In 1990, he was awarded Wayland's Alumni Achievement Award. In November, 2010 Wayland bestowed upon Patterson, the title of President Emeritus and Honorary Trustee. Ruth Patterson was also honored as an Honorary Graduate at the same time for her dedication to the Academy and its students.
Patterson had attended Wayland Academy as a student from 1936 to 1940 excelling as a letterman in football, basketball and track, as well as participating in drama, choir and student government. Following graduation, he attended the University of Wisconsin from 1941-1945 where he again, ran track, played basketball and captained the 1944 and 1945 Badger's basketball team. In 1944, "Radar Ray" was a First Team All Big 10 and College All American finishing second, to George Mikan, in Big 10 scoring. While at the University of Wisconsin, Ray met Ruth Eloise Gould of Crivitz, Wisconsin. They were married in 1945 upon Ruth's completion of her bachelor's degree. He was then drafted into the service and served by training soldiers in Florida.
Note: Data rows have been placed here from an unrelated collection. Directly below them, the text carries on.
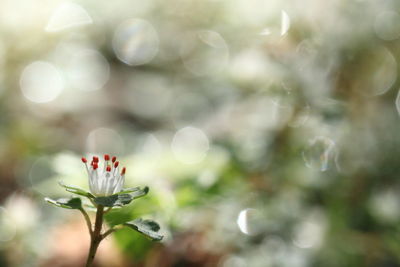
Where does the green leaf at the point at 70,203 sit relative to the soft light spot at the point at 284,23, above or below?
below

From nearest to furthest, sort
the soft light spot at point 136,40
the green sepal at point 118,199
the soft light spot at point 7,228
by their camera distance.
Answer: the green sepal at point 118,199, the soft light spot at point 7,228, the soft light spot at point 136,40

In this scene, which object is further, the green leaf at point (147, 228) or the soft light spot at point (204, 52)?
the soft light spot at point (204, 52)

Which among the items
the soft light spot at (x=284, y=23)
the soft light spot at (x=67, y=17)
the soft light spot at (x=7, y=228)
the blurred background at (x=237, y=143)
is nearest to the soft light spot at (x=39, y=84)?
the blurred background at (x=237, y=143)

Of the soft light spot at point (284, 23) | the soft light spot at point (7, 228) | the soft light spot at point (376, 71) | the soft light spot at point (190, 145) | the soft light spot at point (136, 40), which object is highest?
the soft light spot at point (136, 40)

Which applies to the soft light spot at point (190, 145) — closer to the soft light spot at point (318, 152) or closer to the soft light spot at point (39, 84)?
the soft light spot at point (318, 152)

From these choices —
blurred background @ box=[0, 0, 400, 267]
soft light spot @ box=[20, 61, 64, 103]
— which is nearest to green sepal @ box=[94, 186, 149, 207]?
blurred background @ box=[0, 0, 400, 267]

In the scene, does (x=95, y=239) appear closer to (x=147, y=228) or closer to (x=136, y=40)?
(x=147, y=228)

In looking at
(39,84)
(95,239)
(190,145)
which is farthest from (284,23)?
(95,239)
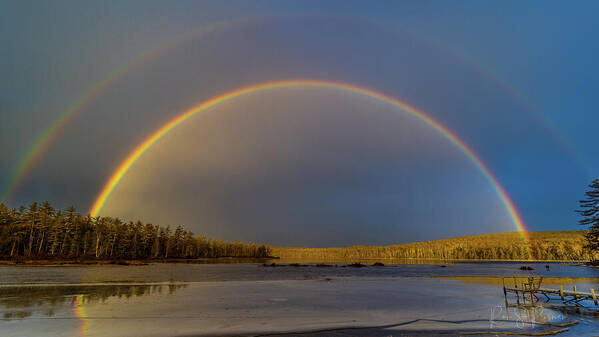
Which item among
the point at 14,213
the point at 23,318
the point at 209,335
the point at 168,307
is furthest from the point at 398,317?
the point at 14,213

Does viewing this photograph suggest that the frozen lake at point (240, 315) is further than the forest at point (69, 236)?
No

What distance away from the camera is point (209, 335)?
48.6 feet

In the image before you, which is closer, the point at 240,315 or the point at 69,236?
the point at 240,315

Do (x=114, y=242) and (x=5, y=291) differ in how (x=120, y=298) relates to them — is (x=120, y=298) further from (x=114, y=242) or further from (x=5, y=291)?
(x=114, y=242)

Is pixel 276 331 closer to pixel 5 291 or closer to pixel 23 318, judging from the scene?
pixel 23 318

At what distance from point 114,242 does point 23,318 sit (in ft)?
405

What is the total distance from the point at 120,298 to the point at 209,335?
16.3 metres

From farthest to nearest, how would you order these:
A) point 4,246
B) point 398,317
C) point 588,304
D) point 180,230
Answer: point 180,230, point 4,246, point 588,304, point 398,317

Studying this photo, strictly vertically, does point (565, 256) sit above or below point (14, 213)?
below

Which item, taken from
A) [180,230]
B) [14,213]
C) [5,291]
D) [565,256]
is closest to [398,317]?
[5,291]

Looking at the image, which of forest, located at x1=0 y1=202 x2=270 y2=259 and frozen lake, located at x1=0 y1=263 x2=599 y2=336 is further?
forest, located at x1=0 y1=202 x2=270 y2=259

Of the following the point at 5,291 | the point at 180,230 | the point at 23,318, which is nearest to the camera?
the point at 23,318

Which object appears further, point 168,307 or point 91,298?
point 91,298

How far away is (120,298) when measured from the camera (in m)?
26.8
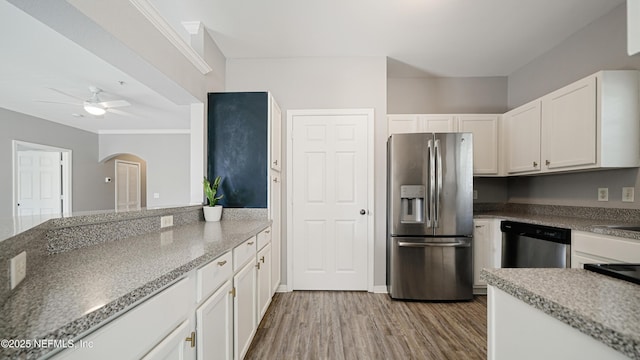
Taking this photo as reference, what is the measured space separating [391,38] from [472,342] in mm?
2852

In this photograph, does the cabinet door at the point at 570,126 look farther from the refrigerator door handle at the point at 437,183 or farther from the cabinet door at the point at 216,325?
the cabinet door at the point at 216,325

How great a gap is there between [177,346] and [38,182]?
6.43 m

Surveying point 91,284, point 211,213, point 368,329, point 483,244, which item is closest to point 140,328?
point 91,284

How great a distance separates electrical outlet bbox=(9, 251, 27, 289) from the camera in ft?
2.37

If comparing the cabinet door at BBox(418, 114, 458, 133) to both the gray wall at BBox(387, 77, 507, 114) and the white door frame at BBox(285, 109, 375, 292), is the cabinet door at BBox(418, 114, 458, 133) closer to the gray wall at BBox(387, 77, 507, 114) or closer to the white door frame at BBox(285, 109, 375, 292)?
the gray wall at BBox(387, 77, 507, 114)

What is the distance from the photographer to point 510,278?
0.75 metres

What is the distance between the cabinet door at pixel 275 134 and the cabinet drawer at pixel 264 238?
0.65 metres

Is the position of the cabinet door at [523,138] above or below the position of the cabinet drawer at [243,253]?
above

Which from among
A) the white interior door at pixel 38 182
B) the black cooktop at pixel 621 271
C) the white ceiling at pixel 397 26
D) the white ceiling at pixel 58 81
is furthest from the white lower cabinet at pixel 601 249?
the white interior door at pixel 38 182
In 1946, he returned to complete his undergraduate degree at UW playing professional basketball for the Oshkosh All-Stars, Sheboygan Redskins and Midland's Dow Chemical in the NBL, a precursor to the NBA. He later earned a master's degree and also did doctoral work at UW. In recognition of his many accomplishments, Patterson was inducted into the University of Wisconsin's Sports Hall of Fame on September 7th, 2001.
Throughout his life, Ray enjoyed his wife, children, and grandchildren, as well as, music, poetry, philosophy, humor and a good scotch. His indomitable spirit lives on in the lives of all those he touched in his amazing life.
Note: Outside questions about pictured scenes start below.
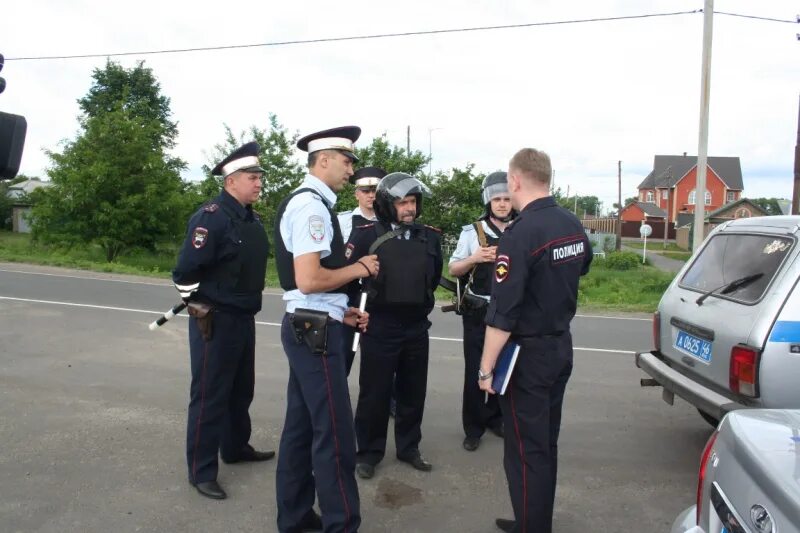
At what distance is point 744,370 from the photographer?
3834mm

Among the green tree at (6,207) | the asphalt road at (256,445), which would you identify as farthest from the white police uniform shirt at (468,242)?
the green tree at (6,207)

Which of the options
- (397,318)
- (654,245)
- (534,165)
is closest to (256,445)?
(397,318)

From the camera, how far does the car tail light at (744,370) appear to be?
3.77 metres

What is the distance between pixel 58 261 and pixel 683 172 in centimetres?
7916

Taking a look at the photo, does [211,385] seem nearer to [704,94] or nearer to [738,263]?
[738,263]

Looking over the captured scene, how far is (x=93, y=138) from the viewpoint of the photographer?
22.1 meters

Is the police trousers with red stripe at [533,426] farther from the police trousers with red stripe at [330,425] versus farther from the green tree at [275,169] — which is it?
the green tree at [275,169]

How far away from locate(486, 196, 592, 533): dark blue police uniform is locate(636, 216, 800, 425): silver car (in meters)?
1.32

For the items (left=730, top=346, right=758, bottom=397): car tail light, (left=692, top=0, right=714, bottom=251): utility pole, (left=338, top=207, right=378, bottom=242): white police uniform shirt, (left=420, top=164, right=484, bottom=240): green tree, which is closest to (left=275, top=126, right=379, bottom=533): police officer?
(left=338, top=207, right=378, bottom=242): white police uniform shirt

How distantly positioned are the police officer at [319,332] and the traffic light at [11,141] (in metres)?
1.28

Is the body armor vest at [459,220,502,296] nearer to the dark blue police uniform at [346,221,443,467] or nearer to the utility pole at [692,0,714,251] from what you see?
the dark blue police uniform at [346,221,443,467]

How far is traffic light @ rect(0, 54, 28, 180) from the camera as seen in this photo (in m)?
3.15

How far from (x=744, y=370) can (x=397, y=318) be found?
6.76 feet

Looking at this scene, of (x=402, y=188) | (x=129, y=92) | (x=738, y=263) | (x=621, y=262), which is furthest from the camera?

Ray is survived by his wife of 66 years, Ruth Eloise Gould Patterson, sons Ray (Pat) Patterson III, Steve Patterson, Elizabeth A. Graham, Margaret (Peg) Barnes, Pete T. Patterson and nine grandchildren.
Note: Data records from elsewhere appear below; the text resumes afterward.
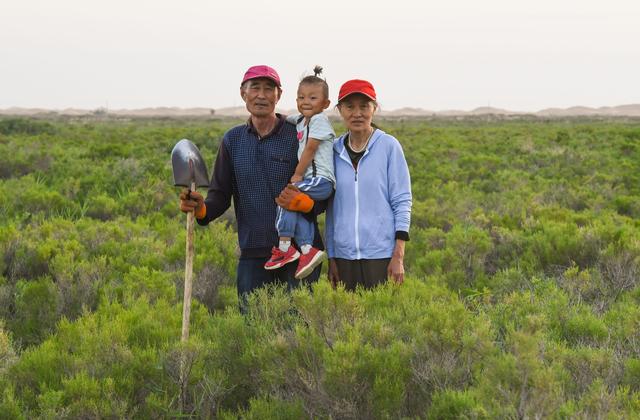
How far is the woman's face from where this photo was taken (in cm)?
390

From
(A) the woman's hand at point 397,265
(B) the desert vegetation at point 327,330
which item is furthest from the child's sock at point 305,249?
(A) the woman's hand at point 397,265

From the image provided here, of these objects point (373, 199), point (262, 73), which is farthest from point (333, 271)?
point (262, 73)

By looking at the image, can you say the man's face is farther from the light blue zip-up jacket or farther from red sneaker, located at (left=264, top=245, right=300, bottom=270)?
red sneaker, located at (left=264, top=245, right=300, bottom=270)

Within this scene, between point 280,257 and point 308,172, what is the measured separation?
0.57 metres

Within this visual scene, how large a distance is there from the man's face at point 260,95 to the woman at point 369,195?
0.45 meters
A memorial for family and friends celebrating Ray's life will be held on Saturday, September 10, 2011 between the hours of 5pm and 9 pm at La Colombe D'Or (Grand Salon) 3410 Montrose, Houston, Texas 77006.
In lieu of flowers donations may be made to Wayland Academy in care of "The Raymond A & Ruth E Patterson Scholarship Fund". Office of Trent Jackson, Wayland Academy, 101 North University Avenue, Beaver Dam, Wisconsin 53916.